_BLOQUE DE TEXTO_
Un Erasmus de Luxemburgo que lleva aquí media vida (y de nombre en clave Pier DT), a quien no hace caso ni la Agencia Tributaria, chapurrea el castellano y, rodeado de gambas blancas de Huelva, se hace el gracioso al comentar un chiste del siglo XIX, ese que dice “y uno suelta esta leche no está buena, y el otro le responde y mañana es Navidad”. Ejecuta la gracieta invitado a una cena familiar de estas fiestas entrañables. Casi de inmediato es golpeado con alfajores duros (solera, no para el consumo) muchas más veces de lo que dice el sentido común, el cual también pierde, junto al vital. Se despierta antes de las campanadas y larga otra de las suyas. Se siente protagonista, es su minuto de gloria. Lo llevan envuelto en una alfombra de playa (rafia 100%) hasta la plaza del Excmo. Ayuntamiento y, cogido como un ariete, le dan doce cabezazos contra la campana del Consistorio y así, con una precisión impecable, inaugura el año.
Portal de Belén. Vaya con el protocolo. Plantear la instalación de interfonos. Basta de hablar a gritos con el Arcángel, los Reyes Magos y los pastores, que no son horas. Otra cosa es que San José se haga el sordo cuando le abordan reporteros con preguntas incómodas. Y la limpiadora, por muy laica que le llamen, tiene su razón la mujer: estaba el portal como un espejo y hoy se lo encuentra hasta con burros.
La figurita del tipo agachado y cagón. Que venga cuanto antes su perro y recoja el resultado en una bolsita de lona, lana o lino, según escala social del perro. Aplicando la ordenanza municipal, imponer –y cobrar– sanciones de forma inmediata.
La competición anual de Atasco de Esófago por cachos de turrón desata pasiones a lo largo de toda nuestra geografía. La final, muy exigente, se celebra en Pontevedra, que suena a piedra, como el turrón. Los dos finalistas (de nombres en clave Chipirón y Rapadito) se ajustan los dientes plenos de implantes y atacan con alegría. Al minuto y medio, uno de los dos, sin haber masticado nada, y con el rostro azul cobalto, se sabe ganador. El segundo aplaude y reconoce los méritos del campeón; a continuación, pleno de nobleza, participa en la extracción del cartón y el papel de aluminio que dificultan la libre circulación del aire dentro del vencedor. Las reglas eran claras: el desenvolver las tabletas era opcional. Masticarlo antes de tragarlo, también. El trofeo, un lote de peladillas, lo entrega el concejal de fiestas (nombre en clave Palpelo).

_MATERIAL APORTADO_
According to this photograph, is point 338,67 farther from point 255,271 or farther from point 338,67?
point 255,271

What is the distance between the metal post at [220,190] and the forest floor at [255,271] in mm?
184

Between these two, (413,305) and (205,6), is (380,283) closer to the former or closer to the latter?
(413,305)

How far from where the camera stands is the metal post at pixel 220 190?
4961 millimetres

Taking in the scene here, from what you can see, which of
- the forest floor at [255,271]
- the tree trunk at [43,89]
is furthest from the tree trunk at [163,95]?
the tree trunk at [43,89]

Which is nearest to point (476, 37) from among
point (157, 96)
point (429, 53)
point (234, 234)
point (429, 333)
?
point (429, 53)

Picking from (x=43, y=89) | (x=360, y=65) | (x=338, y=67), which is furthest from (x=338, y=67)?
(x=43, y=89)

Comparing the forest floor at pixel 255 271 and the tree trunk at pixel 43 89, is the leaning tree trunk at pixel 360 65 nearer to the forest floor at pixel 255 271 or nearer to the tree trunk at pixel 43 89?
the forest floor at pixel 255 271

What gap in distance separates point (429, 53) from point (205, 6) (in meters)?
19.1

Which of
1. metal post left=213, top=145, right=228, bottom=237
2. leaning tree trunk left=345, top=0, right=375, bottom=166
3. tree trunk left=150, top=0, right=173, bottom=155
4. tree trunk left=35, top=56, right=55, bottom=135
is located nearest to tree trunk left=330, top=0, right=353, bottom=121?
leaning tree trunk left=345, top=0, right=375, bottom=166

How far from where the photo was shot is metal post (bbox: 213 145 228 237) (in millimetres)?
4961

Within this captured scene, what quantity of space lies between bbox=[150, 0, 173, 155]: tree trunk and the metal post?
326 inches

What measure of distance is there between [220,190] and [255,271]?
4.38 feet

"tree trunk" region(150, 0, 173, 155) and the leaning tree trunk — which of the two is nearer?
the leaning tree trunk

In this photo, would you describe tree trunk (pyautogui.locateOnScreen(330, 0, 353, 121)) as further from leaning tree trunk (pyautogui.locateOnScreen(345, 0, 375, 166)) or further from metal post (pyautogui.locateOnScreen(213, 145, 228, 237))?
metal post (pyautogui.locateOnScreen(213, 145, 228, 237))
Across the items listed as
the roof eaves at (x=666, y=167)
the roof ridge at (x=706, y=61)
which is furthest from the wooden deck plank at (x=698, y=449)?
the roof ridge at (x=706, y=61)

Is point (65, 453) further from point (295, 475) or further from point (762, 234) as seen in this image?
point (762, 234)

_TAREAS PENDIENTES_
1. Cita del texto sobre las fiestas navideñas el fragmento que empieza en "Portal de Belén." y sigue hasta "hasta con burros.".
2. Indica si cada afirmación coincide con el texto sobre las fiestas navideñas, respondiendo sí o no y copiando las palabras del texto que lo deciden: (a) La final de la competición de Atasco de Esófago se celebra en Pontevedra. (b) El trofeo de la competición es un lote de turrones. (c) El Erasmus de nombre en clave Pier DT es de Luxemburgo.
3. Prosigue el texto sobre las fiestas navideñas a partir de su última oración.

_RESPUESTAS_
1.
Portal de Belén. Vaya con el protocolo. Plantear la instalación de interfonos. Basta de hablar a gritos con el Arcángel, los Reyes Magos y los pastores, que no son horas. Otra cosa es que San José se haga el sordo cuando le abordan reporteros con preguntas incómodas. Y la limpiadora, por muy laica que le llamen, tiene su razón la mujer: estaba el portal como un espejo y hoy se lo encuentra hasta con burros.

2.
(a) Sí: "La final, muy exigente, se celebra en Pontevedra".
(b) No: "El trofeo, un lote de peladillas".
(c) Sí: "Un Erasmus de Luxemburgo".

3.
El taponazo tiene, por fin, su Ley Orgánica. El Parlamento está para algo, dicen los titulares de los periódicos. El sistema funciona. Según las estadísticas a pie de mesa, el 84% de los impactos por tapón de cava en nariz y ojos es intencionado, o sea doloso y doloroso (también, pero menos, alguna ceja, algún diente por alguna boca abierta a destiempo). La multa puede estar entre diez y doce euros, según la calidad del contenido de la botella. Realizadas las primeras denuncias, el 82% de los multados (nombre en clave mucha gente) asegura que por diez euros le endiña al menos tres taponazos a su cuñado (llamémosle Boris) y paga la sanción. De hecho, durante la entrevista, un entrevistado pone tres billetes de a diez encima de la mesa y apunta mientras agita tres botellas cerradas.
Digestión de polvorones. Se lleva a buen término en torno al 27% de las unidades ingeridas. Dicen que ayuda el anís, pero sería mucho anís. En otros estudios, se estima que un buen cantante, con una pella de los de canela con pepitas en fase de masticado y pegado al paladar, sabrá superar pruebas de ópera ligera. Varía según el aria. La mayoría se lleva preparado el tema “Avanti e Atraganti...” y lo tose en fa, obligando al jurado a cepillarse las solapas y las gafas.
Villancicos.
En las previas al pavo, no (o sea, NO) dejar el laúd de 1777 en manos de un pelanas medio ingeniero, noviete reciente de la niña, que toca en la tuna. Aquí ni anfitrión amable ni porras en almíbar: al arrancársela de las manos, se mirará fríamente al pelanas (nombre en clave PélaT) mientras con un paño limpio de cocina (se afirma que quedan, es un secreto a voces) quitará la mugre de mejillones al instrumento incunable. Si falta alguna cuerda, se manda al pelanas al departamento de música de algún gran almacén, sea la hora que sea, y deja su móvil como rehén. Si ha venido con su madre y futura consuegra, se deja además como rehén al pavo, con el móvil del niño entre los pechos. Ahí no toca nadie. Ni al laúd, mira tú qué leches.
Atención. Considerar la pizza olvidada del verano anterior, con lonchas redondas: posible confusión con panderetas.
Caldito reparador.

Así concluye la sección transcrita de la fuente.